Sächsische Justiz massiv in der Kritik

Politiker fordern nach Suizid Konsequenzen

  • Lesedauer: 3 Min.

Berlin. Der Fall des Dschaber al-Bakr hat ein parlamentarisches Nachspiel: Politiker aus dem Landtag forderten am Donnerstag eine schnelle und umfassende Aufklärung über die Fahndung nach dem Terrorverdächtigen, den Anti-Terror-Einsatz in Chemnitz, die Festnahme in Leipzig und die Selbsttötung des Syrers im Gefängnis.
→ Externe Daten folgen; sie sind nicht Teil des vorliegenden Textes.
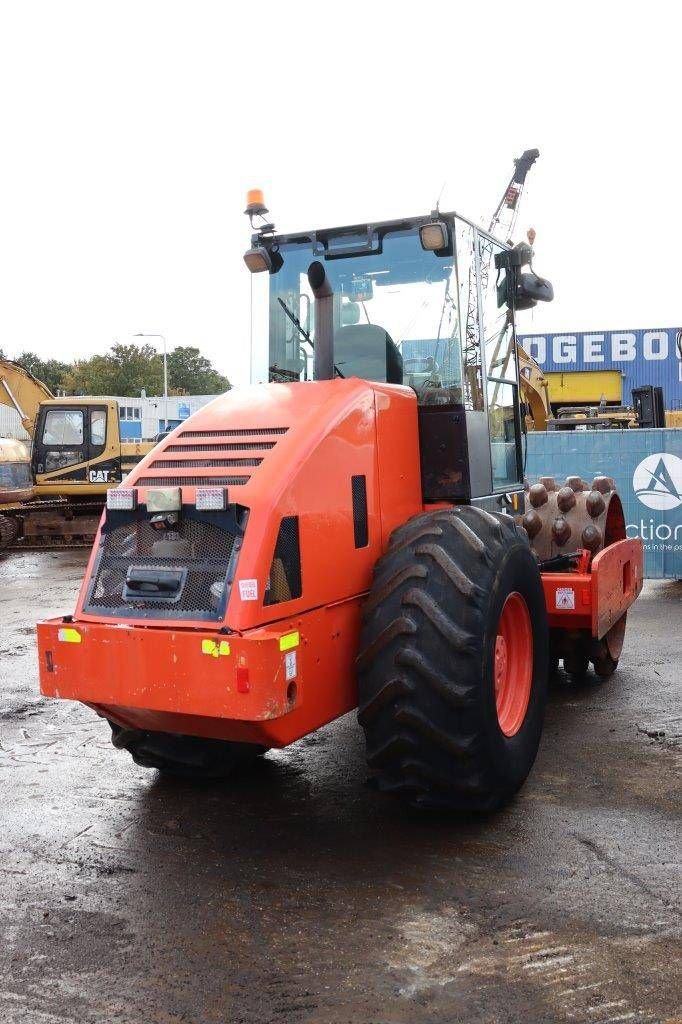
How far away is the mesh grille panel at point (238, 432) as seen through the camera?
4.39 m

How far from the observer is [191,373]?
75.5 meters

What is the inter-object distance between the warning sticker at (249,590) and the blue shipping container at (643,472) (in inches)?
301

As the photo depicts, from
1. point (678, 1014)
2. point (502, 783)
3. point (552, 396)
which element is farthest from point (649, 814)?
point (552, 396)

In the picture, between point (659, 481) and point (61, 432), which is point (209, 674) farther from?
point (61, 432)

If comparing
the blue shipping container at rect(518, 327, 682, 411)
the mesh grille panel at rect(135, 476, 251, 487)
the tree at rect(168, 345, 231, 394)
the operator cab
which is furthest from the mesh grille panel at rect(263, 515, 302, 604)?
the tree at rect(168, 345, 231, 394)

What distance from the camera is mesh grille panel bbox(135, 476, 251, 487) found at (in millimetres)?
4170

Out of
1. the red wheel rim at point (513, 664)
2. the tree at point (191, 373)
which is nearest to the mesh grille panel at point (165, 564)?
the red wheel rim at point (513, 664)

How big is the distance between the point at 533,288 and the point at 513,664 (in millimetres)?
2437

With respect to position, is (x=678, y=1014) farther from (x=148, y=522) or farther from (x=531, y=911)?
(x=148, y=522)

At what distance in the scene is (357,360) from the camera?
17.3 ft

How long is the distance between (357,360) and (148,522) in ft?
5.37

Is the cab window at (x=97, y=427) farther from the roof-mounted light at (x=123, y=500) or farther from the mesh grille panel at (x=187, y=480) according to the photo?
the roof-mounted light at (x=123, y=500)

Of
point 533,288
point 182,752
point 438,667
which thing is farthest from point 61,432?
point 438,667

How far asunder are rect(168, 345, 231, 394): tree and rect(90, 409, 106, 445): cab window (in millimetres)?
55049
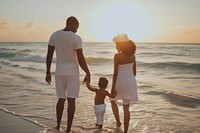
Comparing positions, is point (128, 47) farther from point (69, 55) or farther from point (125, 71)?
point (69, 55)

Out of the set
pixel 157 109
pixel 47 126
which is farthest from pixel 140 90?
pixel 47 126

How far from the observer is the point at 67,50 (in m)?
5.05

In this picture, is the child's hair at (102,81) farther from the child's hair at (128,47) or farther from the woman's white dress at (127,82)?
the child's hair at (128,47)

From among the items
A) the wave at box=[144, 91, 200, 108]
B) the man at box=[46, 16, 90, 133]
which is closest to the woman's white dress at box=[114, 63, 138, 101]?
the man at box=[46, 16, 90, 133]

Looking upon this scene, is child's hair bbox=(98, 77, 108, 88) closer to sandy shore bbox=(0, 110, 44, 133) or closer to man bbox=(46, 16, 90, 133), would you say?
man bbox=(46, 16, 90, 133)

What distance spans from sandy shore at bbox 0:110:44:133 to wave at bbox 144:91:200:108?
454 centimetres

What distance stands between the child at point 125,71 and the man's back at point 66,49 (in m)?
0.71

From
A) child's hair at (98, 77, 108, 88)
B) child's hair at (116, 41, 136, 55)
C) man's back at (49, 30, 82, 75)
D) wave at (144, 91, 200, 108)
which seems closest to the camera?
man's back at (49, 30, 82, 75)

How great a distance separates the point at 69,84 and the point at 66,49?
58cm

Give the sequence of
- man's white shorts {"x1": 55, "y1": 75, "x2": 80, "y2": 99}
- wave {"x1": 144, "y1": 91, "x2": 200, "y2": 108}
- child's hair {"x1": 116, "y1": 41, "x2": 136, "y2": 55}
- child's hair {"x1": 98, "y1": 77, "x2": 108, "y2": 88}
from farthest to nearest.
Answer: wave {"x1": 144, "y1": 91, "x2": 200, "y2": 108}
child's hair {"x1": 98, "y1": 77, "x2": 108, "y2": 88}
child's hair {"x1": 116, "y1": 41, "x2": 136, "y2": 55}
man's white shorts {"x1": 55, "y1": 75, "x2": 80, "y2": 99}

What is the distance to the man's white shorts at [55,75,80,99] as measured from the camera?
16.8 feet

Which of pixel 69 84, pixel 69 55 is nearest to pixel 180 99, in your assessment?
pixel 69 84

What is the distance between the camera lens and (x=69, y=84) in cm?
514

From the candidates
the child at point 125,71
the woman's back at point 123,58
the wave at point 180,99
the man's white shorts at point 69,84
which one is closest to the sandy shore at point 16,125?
the man's white shorts at point 69,84
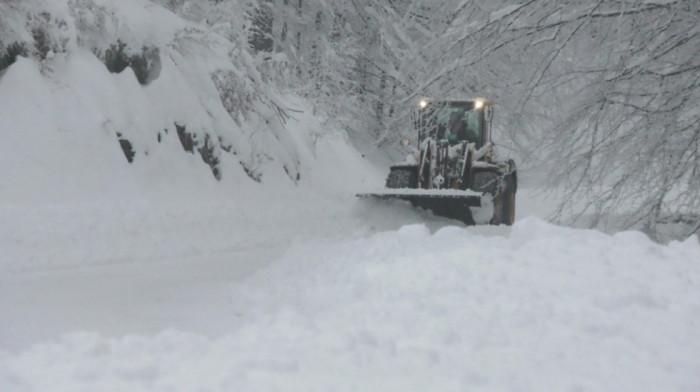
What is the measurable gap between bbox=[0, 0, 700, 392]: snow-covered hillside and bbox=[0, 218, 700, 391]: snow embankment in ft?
0.05

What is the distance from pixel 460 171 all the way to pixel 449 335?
7.79 metres

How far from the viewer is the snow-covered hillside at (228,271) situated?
3336mm

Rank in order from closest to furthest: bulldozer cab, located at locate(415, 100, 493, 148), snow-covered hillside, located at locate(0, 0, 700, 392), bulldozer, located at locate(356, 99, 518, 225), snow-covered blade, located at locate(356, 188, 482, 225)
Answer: snow-covered hillside, located at locate(0, 0, 700, 392) → snow-covered blade, located at locate(356, 188, 482, 225) → bulldozer, located at locate(356, 99, 518, 225) → bulldozer cab, located at locate(415, 100, 493, 148)

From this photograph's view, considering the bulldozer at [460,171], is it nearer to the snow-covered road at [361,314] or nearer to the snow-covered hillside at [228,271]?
the snow-covered hillside at [228,271]

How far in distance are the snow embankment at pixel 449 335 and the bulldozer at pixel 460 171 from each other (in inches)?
200

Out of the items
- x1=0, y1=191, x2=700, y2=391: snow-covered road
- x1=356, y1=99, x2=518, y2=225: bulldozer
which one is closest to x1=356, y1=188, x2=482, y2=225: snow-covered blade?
x1=356, y1=99, x2=518, y2=225: bulldozer

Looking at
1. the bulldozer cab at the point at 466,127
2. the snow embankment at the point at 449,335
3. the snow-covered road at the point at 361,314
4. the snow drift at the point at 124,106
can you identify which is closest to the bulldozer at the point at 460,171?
the bulldozer cab at the point at 466,127

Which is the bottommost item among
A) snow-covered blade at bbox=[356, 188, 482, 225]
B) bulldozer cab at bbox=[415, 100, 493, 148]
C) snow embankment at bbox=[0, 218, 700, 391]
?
snow-covered blade at bbox=[356, 188, 482, 225]

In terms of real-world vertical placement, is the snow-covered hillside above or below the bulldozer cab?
below

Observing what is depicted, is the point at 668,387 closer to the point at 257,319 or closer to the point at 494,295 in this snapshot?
the point at 494,295

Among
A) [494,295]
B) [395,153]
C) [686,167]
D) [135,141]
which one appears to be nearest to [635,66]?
[686,167]

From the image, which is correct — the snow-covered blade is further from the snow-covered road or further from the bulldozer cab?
the snow-covered road

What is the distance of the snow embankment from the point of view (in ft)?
10.4

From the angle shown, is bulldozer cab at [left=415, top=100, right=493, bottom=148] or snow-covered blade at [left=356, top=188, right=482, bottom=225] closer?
snow-covered blade at [left=356, top=188, right=482, bottom=225]
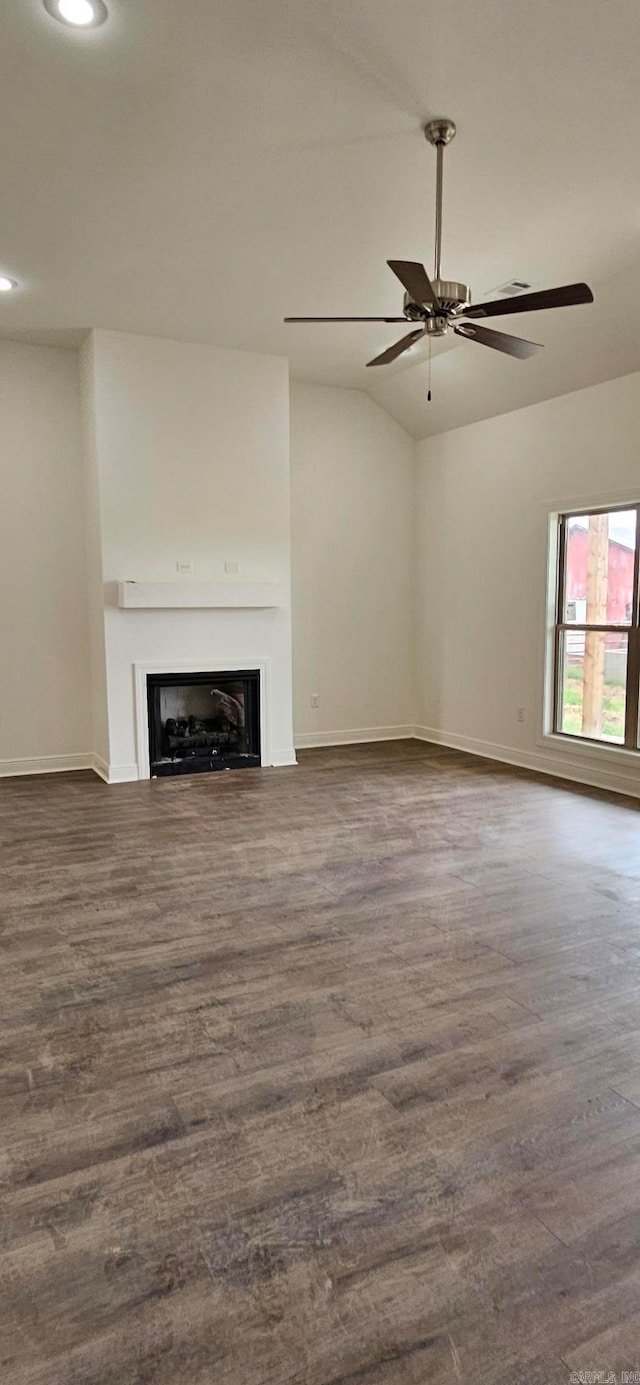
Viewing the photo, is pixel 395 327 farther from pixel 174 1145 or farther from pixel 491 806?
pixel 174 1145

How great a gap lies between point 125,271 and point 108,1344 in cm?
474

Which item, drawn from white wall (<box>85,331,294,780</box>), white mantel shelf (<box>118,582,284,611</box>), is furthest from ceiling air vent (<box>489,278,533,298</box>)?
white mantel shelf (<box>118,582,284,611</box>)

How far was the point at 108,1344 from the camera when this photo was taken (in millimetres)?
1391

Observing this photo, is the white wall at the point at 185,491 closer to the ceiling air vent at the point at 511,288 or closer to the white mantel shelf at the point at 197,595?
the white mantel shelf at the point at 197,595

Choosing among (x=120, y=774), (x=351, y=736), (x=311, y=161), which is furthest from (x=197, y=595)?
(x=311, y=161)

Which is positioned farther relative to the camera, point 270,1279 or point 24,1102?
point 24,1102

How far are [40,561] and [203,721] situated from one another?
5.80 feet

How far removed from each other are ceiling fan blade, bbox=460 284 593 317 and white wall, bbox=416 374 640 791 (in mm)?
2188

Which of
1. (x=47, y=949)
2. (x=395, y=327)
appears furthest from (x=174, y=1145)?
(x=395, y=327)

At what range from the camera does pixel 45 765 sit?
6.17 meters

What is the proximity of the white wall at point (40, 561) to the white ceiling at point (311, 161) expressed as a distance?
0.56 meters

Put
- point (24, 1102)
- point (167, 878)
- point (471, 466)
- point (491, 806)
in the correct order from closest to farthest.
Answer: point (24, 1102), point (167, 878), point (491, 806), point (471, 466)

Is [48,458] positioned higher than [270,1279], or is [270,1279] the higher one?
[48,458]

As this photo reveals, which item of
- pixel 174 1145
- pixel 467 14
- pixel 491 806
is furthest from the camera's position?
pixel 491 806
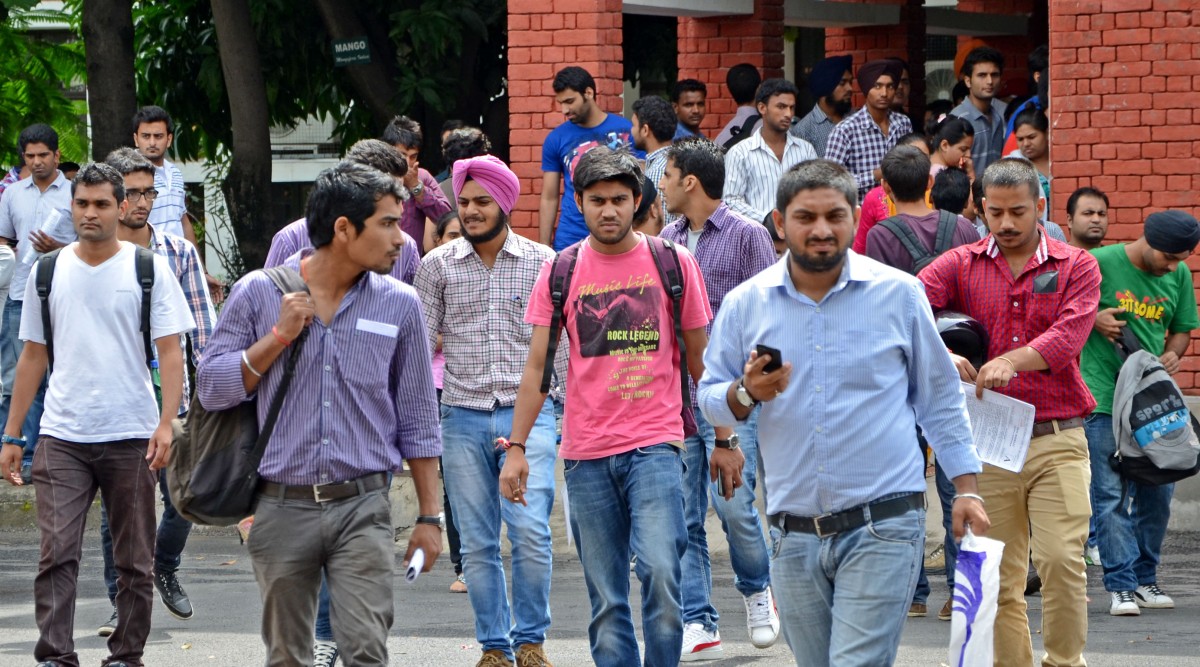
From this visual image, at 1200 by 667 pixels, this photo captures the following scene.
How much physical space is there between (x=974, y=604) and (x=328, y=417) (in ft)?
6.51

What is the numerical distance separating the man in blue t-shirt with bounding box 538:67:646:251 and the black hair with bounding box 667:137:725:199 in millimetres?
3846

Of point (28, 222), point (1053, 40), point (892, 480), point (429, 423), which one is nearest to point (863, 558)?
point (892, 480)

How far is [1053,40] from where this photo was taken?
1188cm

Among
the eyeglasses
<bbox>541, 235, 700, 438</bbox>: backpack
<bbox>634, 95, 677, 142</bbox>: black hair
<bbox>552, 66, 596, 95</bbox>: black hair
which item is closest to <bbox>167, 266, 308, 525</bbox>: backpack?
<bbox>541, 235, 700, 438</bbox>: backpack

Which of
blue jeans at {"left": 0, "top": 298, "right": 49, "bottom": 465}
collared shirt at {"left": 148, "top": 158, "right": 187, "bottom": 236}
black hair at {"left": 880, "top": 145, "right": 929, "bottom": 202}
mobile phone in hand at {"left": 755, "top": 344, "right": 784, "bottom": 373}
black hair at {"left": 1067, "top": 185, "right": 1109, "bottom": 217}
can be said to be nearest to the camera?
mobile phone in hand at {"left": 755, "top": 344, "right": 784, "bottom": 373}

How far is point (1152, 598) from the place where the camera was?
30.2 feet

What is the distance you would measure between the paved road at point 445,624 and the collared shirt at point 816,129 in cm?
371

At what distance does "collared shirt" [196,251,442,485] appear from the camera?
18.4ft

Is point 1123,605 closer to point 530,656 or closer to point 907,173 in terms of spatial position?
point 907,173

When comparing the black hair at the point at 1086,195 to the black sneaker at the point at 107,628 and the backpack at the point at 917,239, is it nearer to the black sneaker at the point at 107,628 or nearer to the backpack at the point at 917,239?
the backpack at the point at 917,239

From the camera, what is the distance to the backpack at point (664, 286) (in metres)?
6.79

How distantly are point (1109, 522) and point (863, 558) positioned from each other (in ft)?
14.3

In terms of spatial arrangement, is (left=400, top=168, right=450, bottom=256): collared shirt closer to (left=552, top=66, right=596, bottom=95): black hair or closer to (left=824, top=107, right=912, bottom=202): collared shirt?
(left=552, top=66, right=596, bottom=95): black hair

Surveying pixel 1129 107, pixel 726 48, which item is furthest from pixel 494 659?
pixel 726 48
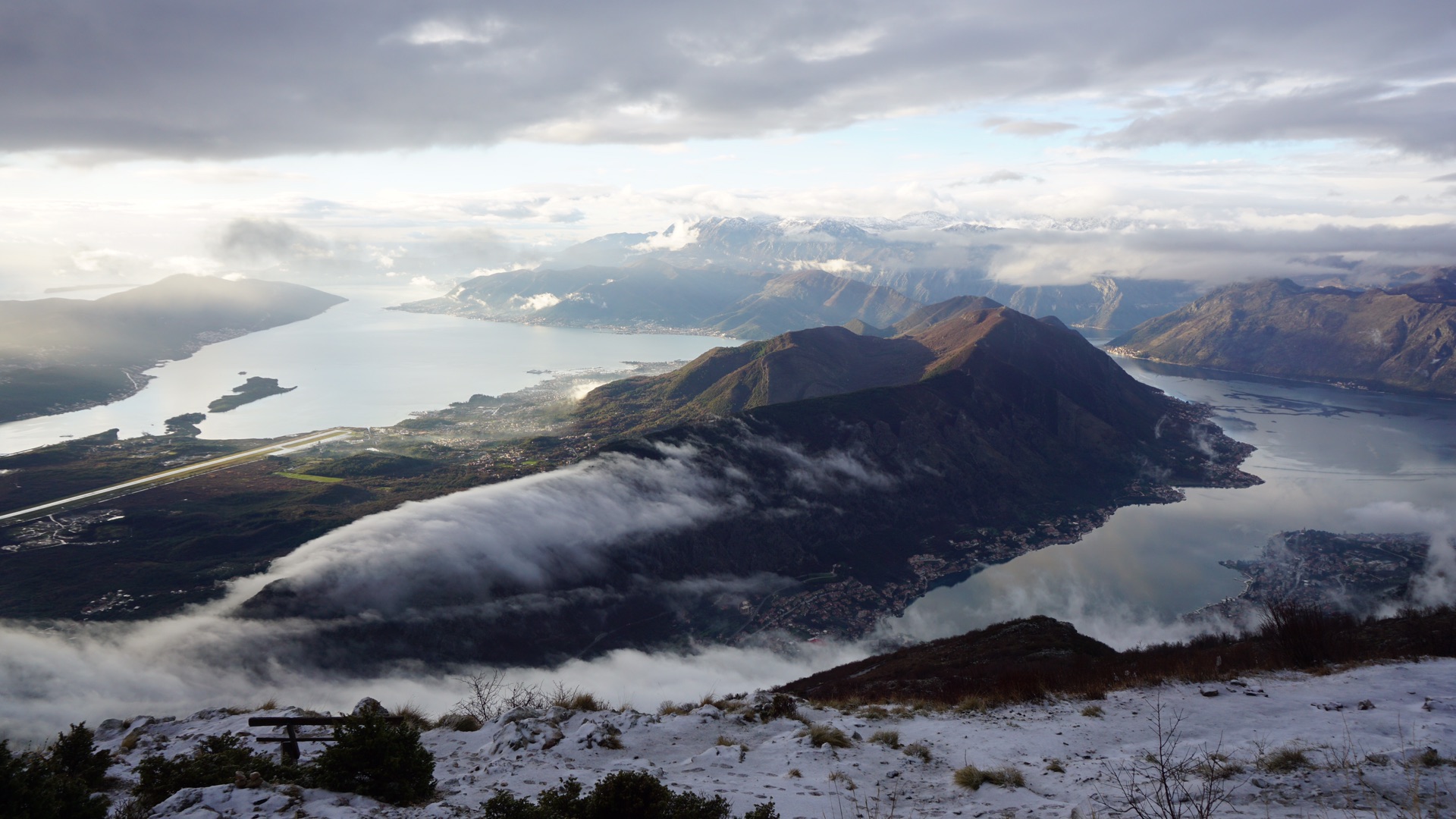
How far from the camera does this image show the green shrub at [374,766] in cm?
1046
Die oppositionellen Grünen im Landtag sprachen sich für den Rücktritt von Justizminister Sebastian Gemkow (CDU) aus. Der Innenexperte der Grünen-Landtagsfraktion, Valentin Lippmann, bezeichnete die Geschehnisse als «handfestes Justizversagen». Und die rechtspolitische Sprecherin der Landtagsfraktion, Katja Meier erklärte, Gemkow trage die volle Verantwortung. «Er sollte die Konsequenzen ziehen und zurücktreten.» Der sächsische LINKEN-Fraktionsvorsitzende Rico Gebhardt wies Ministerpräsident Stanislaw Tillich (CDU) die politische Verantwortung zu.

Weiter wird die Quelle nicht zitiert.